* **What you have to do**: Among the lines below, restate word for word only those from the line with "scientific name: Connochaetes" through the line with "label granularity: sequence-level", with both end lines kept.

* **Saved entries**:
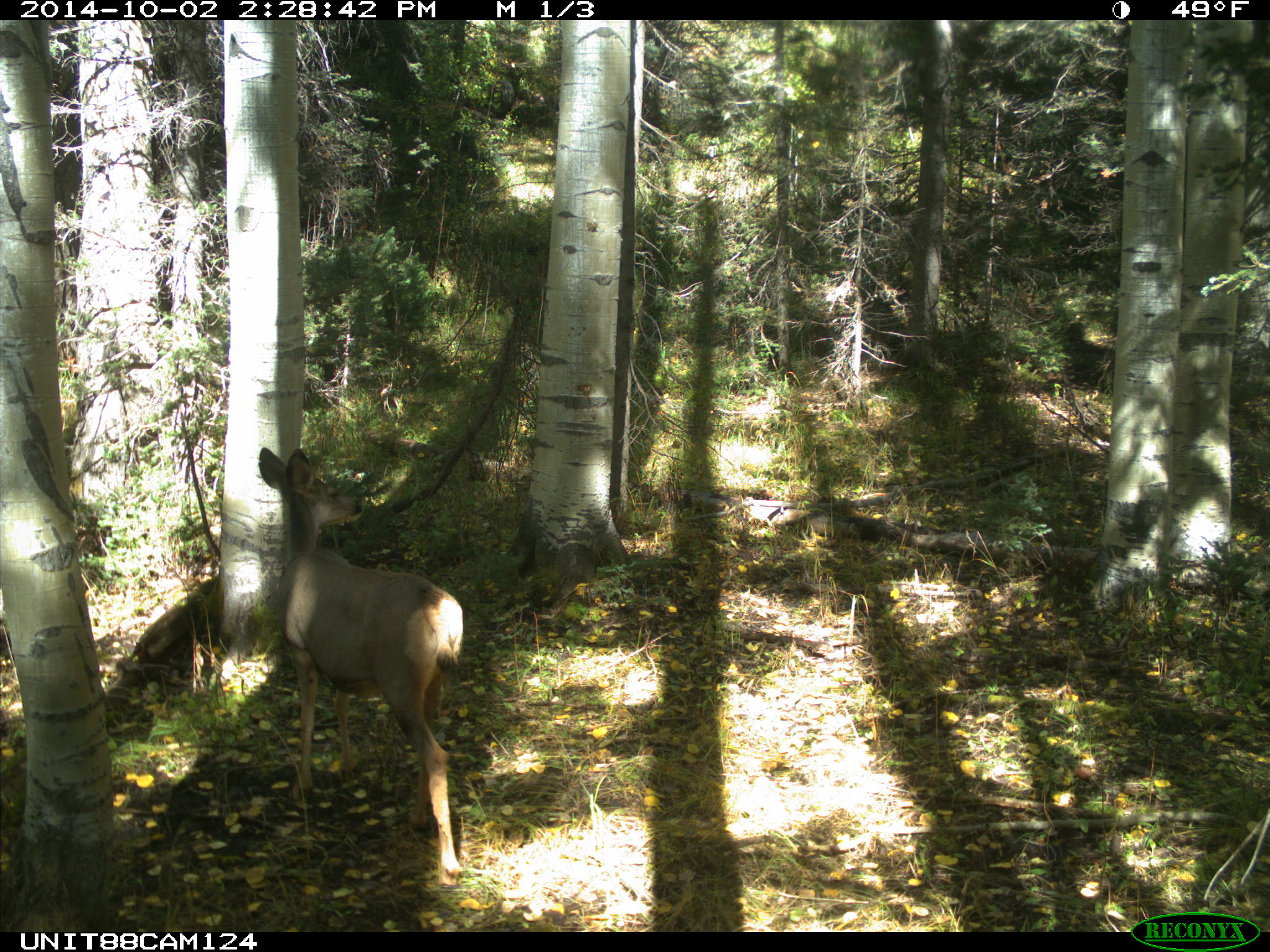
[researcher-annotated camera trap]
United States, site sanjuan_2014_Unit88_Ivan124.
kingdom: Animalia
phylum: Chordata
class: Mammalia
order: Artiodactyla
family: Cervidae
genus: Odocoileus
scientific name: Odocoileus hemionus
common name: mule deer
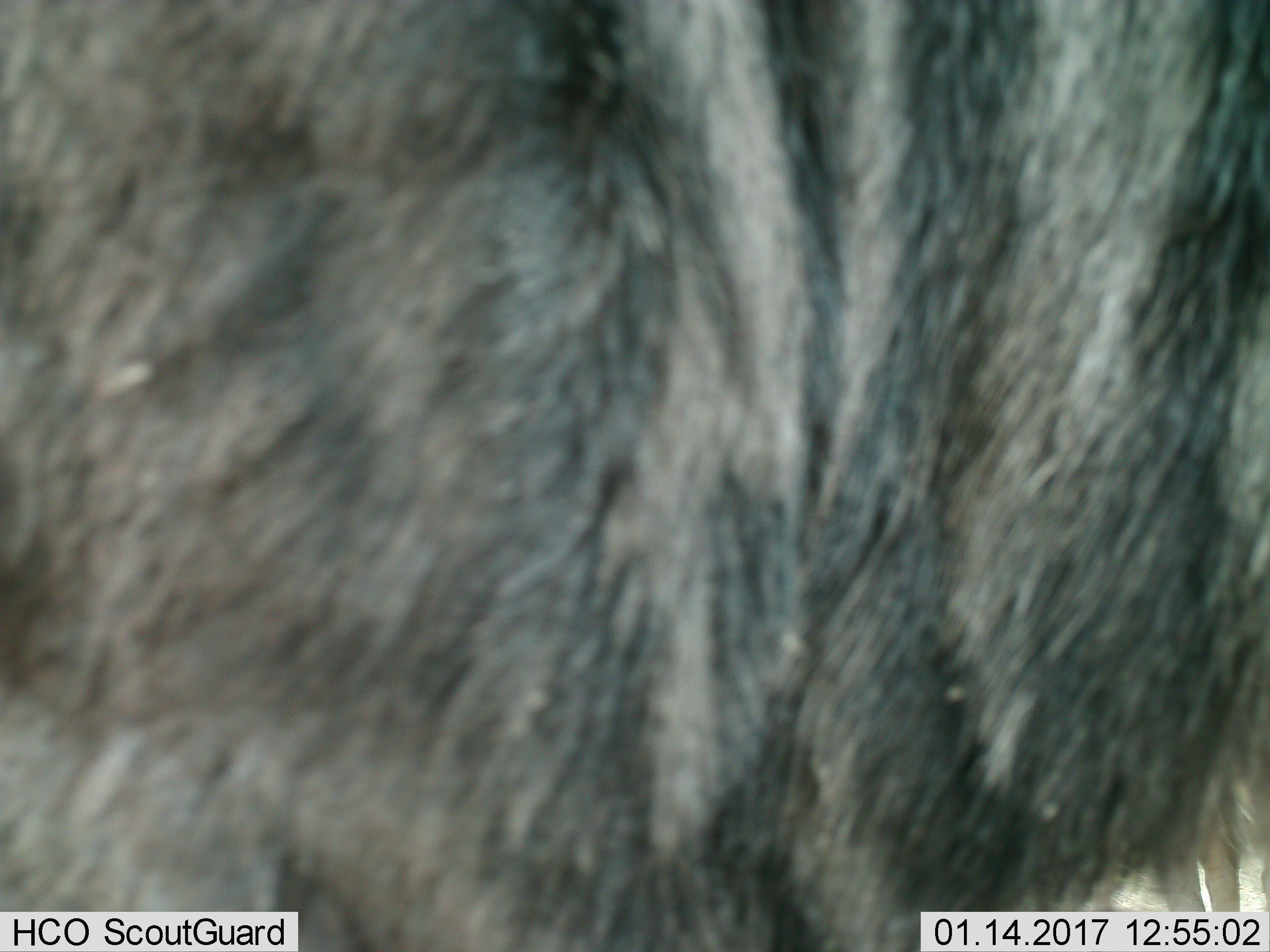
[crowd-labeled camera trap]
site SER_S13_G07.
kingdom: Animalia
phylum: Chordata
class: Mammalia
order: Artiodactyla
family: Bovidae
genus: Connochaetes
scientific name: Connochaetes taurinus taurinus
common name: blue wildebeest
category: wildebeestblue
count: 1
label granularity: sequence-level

* * *

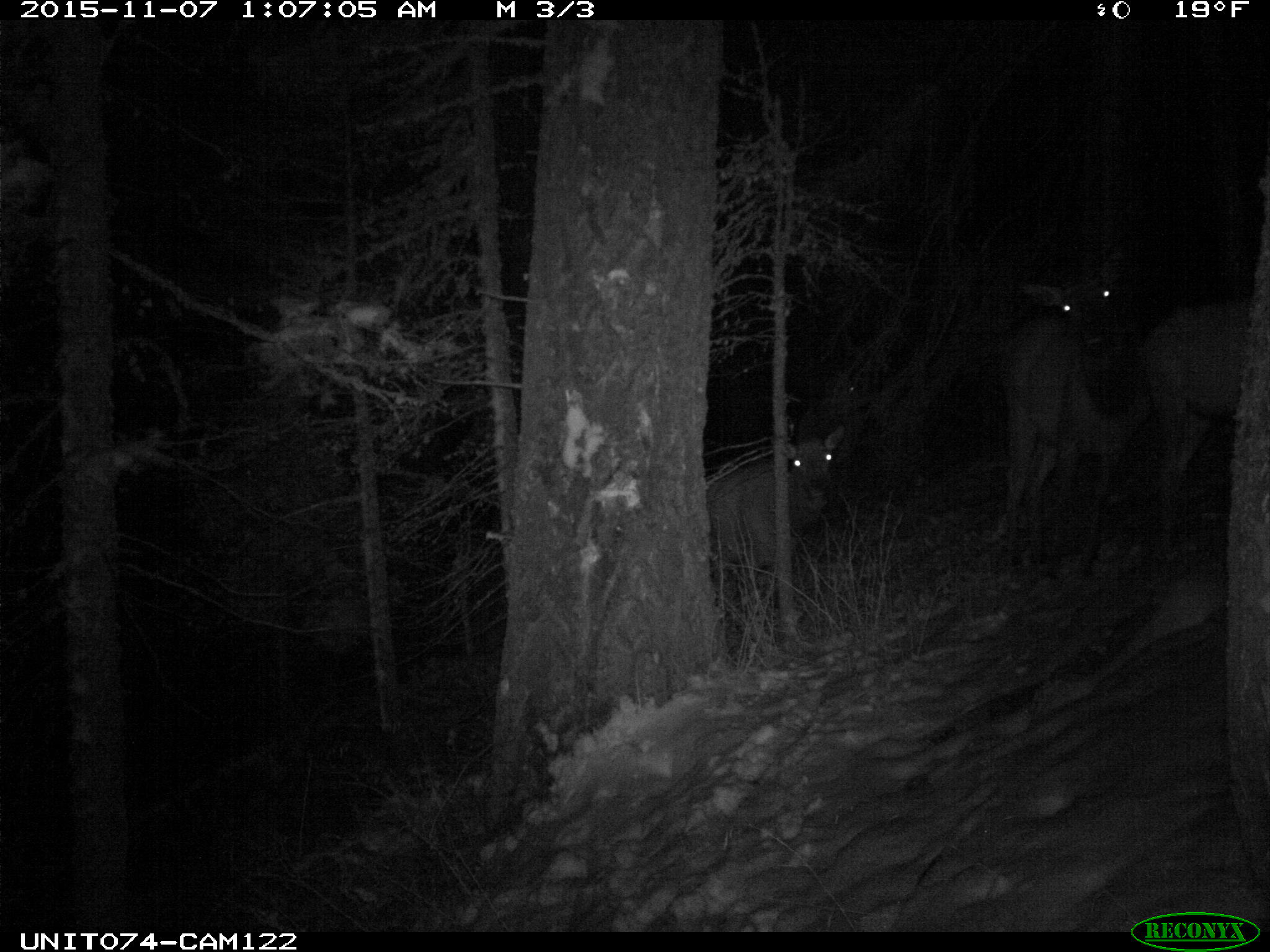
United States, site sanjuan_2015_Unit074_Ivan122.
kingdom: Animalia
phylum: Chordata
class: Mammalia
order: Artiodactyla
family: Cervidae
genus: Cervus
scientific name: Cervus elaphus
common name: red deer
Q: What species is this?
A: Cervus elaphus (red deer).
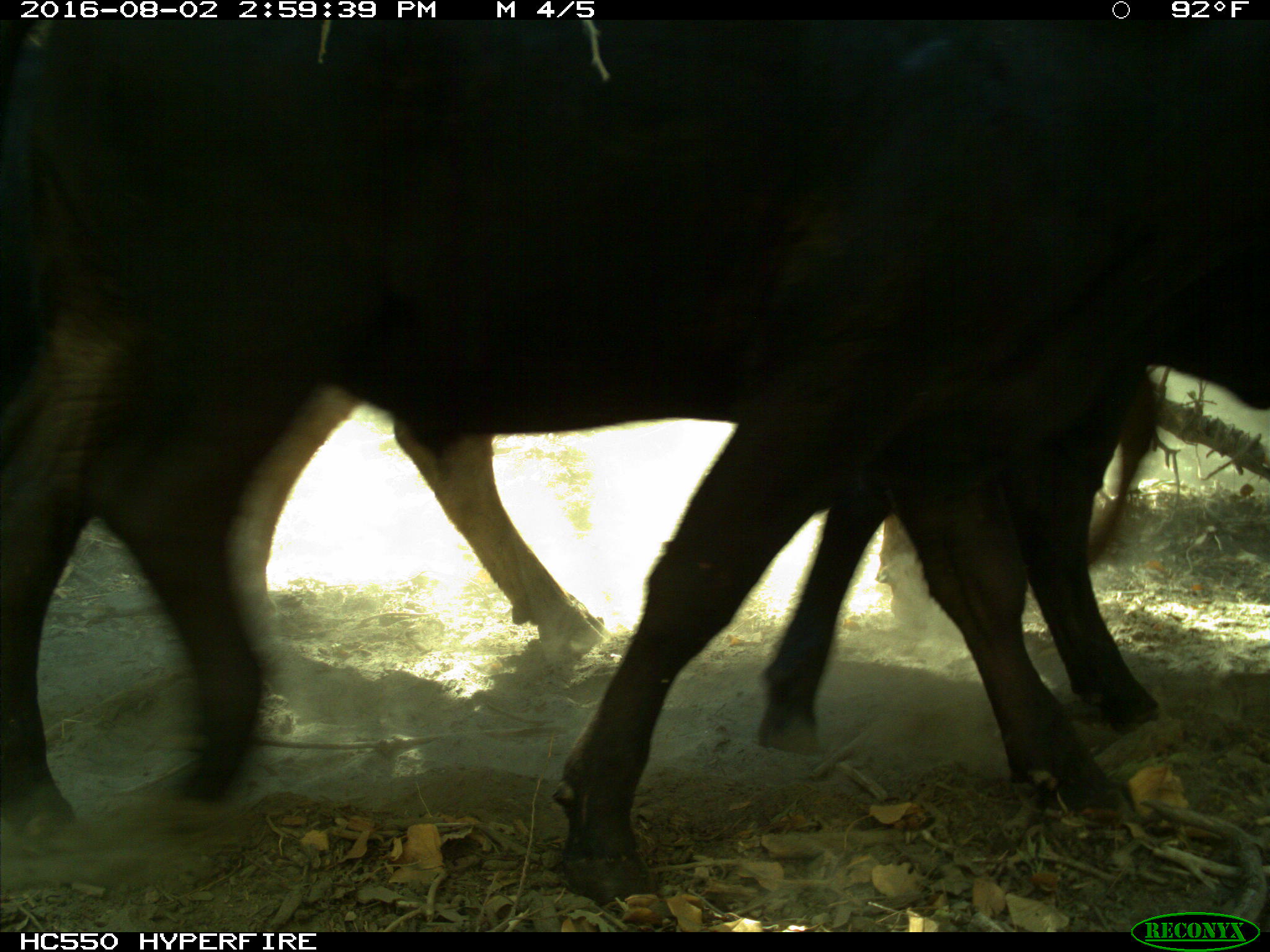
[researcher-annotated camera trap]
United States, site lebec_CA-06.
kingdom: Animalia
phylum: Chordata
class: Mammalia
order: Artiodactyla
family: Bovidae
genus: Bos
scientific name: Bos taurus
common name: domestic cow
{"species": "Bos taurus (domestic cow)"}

* **Answer to this exercise**:
scientific name: Connochaetes taurinus taurinus
common name: blue wildebeest
category: wildebeestblue
count: 1
label granularity: sequence-level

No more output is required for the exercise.